Bir öyküdür İstanbul. Benim İstanbulum bir taş uygarlığının başkentidir. Surlar, dev sarnıçlar, ulu tapınaklar, su kemerleri, kulelerle başlayan; camiler, çeşmeler, hanlar, hamamlar, köprülerle sürüp gitmiş bir uygarlığın başkenti. Emekçinin alın terini akıttığı, emeğin taşla simgeleştiği bir kent.

Paylaş

Adnan ÖZYALÇINER

Bir öyküdür İstanbul. Benim İstanbulum surlardan başlar. Bir yanıyla Edirnekapı’dan Topkapı’ya, tersi yöndense Ayvansaray’a kadar uzayıp gider. Ama asıl Edirnekapı’yla Topkapı arasındaki yıkık duvarların ardındadır görüp yaşadıklarım. Öncelikle sur dibidir. Sur dibi insanlarıdır.
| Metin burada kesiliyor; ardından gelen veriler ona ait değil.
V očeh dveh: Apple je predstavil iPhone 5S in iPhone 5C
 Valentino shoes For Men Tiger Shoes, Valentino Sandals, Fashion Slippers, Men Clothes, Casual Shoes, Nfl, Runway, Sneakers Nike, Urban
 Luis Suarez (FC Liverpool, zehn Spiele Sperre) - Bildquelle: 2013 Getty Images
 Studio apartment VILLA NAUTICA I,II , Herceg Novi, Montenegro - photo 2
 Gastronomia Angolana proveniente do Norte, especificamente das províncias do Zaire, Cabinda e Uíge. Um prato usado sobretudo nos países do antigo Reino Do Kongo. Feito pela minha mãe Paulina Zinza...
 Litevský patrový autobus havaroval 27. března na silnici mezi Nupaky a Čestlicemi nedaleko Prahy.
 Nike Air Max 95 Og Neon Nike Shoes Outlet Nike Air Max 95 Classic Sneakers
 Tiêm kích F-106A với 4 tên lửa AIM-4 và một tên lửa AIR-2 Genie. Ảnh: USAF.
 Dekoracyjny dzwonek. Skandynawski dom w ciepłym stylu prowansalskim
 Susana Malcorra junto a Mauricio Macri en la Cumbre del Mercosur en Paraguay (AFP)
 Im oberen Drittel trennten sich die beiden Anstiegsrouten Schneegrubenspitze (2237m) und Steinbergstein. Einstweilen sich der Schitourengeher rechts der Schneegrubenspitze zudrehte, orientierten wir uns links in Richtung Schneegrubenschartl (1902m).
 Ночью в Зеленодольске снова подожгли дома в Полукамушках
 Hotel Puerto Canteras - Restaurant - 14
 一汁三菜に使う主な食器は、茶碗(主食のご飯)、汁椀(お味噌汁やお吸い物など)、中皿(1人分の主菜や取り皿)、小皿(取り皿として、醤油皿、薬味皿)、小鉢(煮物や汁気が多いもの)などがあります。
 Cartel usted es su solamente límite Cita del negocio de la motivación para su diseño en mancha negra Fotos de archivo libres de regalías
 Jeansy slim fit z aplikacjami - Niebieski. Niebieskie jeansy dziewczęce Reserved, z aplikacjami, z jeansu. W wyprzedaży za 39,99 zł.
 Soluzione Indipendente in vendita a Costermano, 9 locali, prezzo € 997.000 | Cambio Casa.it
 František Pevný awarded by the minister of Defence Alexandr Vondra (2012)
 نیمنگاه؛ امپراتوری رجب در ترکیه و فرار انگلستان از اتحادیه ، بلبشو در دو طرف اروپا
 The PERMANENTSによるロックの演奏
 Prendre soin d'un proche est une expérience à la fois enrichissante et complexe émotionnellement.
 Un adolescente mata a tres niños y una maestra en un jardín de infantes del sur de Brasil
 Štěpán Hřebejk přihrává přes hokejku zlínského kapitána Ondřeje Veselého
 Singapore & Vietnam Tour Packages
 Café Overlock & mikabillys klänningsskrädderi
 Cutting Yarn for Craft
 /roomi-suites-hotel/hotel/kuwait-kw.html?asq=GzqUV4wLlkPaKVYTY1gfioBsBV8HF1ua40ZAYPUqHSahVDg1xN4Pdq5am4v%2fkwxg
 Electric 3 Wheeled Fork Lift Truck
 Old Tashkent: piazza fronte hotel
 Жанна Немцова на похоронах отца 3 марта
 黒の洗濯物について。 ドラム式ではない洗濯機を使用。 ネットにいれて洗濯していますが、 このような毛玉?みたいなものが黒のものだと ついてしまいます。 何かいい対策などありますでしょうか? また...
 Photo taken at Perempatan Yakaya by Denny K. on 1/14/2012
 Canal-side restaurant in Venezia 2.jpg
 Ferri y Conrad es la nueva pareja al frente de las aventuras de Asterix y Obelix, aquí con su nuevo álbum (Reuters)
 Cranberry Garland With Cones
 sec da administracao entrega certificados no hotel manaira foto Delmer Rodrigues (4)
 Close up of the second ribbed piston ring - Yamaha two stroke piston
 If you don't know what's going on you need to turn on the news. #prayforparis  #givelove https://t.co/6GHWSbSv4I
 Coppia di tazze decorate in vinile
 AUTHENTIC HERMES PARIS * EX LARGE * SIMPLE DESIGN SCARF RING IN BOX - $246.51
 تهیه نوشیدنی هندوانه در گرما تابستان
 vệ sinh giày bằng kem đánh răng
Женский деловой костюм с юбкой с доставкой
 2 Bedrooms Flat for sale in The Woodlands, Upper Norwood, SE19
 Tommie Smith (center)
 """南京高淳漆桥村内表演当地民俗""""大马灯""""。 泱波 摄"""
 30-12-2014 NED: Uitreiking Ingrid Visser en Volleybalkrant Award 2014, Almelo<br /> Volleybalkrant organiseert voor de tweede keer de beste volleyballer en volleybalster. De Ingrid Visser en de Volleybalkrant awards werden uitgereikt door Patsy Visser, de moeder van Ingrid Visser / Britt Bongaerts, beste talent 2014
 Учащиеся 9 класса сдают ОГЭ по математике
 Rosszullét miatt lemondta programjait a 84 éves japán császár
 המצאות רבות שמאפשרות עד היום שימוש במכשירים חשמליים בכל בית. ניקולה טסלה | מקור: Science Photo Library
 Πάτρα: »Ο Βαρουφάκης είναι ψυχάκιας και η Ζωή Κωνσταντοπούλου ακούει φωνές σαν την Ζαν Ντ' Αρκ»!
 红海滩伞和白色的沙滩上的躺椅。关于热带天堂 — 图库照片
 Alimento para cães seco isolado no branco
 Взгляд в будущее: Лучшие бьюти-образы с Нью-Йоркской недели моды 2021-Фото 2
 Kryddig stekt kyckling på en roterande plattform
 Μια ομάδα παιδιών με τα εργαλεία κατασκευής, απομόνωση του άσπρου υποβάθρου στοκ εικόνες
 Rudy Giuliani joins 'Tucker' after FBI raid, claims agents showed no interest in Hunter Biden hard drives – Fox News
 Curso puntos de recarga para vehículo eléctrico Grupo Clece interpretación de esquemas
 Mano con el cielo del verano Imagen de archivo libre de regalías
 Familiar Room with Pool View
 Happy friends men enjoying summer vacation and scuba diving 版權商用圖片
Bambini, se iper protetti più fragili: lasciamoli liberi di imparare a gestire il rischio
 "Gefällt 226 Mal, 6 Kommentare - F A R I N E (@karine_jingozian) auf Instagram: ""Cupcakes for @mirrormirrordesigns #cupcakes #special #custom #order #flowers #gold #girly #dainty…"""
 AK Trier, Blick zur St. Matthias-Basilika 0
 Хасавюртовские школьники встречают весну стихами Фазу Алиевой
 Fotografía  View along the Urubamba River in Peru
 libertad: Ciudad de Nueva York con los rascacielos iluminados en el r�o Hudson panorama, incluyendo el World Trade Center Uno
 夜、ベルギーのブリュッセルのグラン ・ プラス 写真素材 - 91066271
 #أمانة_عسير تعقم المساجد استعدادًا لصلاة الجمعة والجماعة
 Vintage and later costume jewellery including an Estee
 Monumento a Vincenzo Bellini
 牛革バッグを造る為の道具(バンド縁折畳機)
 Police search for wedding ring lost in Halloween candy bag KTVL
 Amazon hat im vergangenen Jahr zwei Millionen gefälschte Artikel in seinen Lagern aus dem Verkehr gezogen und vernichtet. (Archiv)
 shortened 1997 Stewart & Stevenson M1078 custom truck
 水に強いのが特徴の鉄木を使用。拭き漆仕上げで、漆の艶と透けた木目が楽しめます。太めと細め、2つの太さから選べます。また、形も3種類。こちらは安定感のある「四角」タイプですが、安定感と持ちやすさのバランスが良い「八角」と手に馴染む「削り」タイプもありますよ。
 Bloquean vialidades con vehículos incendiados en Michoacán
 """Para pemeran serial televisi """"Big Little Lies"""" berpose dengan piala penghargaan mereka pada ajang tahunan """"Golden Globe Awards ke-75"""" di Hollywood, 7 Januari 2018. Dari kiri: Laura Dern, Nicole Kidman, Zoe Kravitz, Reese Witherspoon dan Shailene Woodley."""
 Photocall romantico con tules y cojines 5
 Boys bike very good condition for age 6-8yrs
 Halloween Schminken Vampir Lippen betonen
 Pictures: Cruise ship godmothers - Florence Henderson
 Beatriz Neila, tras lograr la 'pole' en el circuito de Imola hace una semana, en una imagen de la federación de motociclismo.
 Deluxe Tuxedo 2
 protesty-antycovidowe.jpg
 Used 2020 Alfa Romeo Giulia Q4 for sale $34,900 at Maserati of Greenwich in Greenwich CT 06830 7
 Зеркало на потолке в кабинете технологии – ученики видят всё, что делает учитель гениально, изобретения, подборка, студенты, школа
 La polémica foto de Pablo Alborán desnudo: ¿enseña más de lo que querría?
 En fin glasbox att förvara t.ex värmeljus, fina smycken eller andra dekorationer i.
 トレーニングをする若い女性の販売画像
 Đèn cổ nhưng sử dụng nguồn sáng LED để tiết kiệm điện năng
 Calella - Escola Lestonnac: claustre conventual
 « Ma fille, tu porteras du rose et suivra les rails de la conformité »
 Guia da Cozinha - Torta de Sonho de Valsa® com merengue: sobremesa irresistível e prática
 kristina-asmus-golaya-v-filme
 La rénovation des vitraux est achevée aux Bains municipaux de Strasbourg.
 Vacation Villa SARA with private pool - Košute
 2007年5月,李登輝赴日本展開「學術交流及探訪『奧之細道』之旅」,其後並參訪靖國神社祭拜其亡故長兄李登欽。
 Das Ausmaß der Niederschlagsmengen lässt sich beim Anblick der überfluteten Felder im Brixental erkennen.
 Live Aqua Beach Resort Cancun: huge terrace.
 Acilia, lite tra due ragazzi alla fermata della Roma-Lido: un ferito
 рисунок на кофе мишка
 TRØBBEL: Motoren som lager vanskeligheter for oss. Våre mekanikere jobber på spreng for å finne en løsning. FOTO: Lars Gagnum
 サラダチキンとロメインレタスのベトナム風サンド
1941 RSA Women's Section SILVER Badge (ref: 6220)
Arık atların surun dibindeki çayırlıkta otladığı Sulukule’dir.
Edirnekapı o zamanlar, çardaklı kahveleri, Silivri’ye, Çatalca’ya kalkan otobüsleri, Rami’ye, Eyübe giden faytonlanyra. Bayram yeri gibiydi. Şimdi bamya tarlalarıyla enginar tarlalarını, üzüm bağlarını beton yapılar kuşatmış. Çardaklı kahvelerin, tıknefes otobüslerin, faytonların yerini asfaltla hızlı tramvayların gidip geldiği çelik raylar kapatmış. Bir öyküdür İstanbul. Benim İstanbulum, Karagümrük, Draman sırtlarından Haliç’e inen loş sokaklarla sürer. Bu sokaklar, genellikle işçilerle memurların, bir anlamda dar gelirlilerin oturduğu sokaklardır. Bu sokaklar, çocukluğumda, fabrika düdükleriyle uyanırdı. Çok erkenden. Güneş doğmadan önce. Babalarımız Haliç boyunca sıralanan fabrikalara yollanırdı. Onların yaşadıkları, onların duyguları, düşünceleri, hayalleri, düşleri, belki de anlatamadıklarıydı benim yazdıklarım. O yüzden midir bilmem, Haliç, başlı başına bir öyküdür benim için.
Haliç, en güzel, tepeden, Sultan Selim’den, caminin geniş avlusundan izlenirdi. Karşıda Taşkızak, Camialtı tersaneleri parıldardı. Bütün o kıyı, Haliç’in parıltısmı yansıtırdı güneşin batmak üzere olduğu akşam üstlerinde. Cibali, bugün Kadir Has Üniversitesi olan, içinde bir Bizans sarnıcını barındıran eski Tekel Tütün Fabrikası, irili ufaklı teknelerin yapıldığı kalafat yeri, Muammer Karaca’nın oyununa konu olan ünlü karakolu, kereste dükkânlarının sıralandığı Keresteciler Caddesi’yle Haliç’in en kalabalık, en işlek yerlerinden biriydi.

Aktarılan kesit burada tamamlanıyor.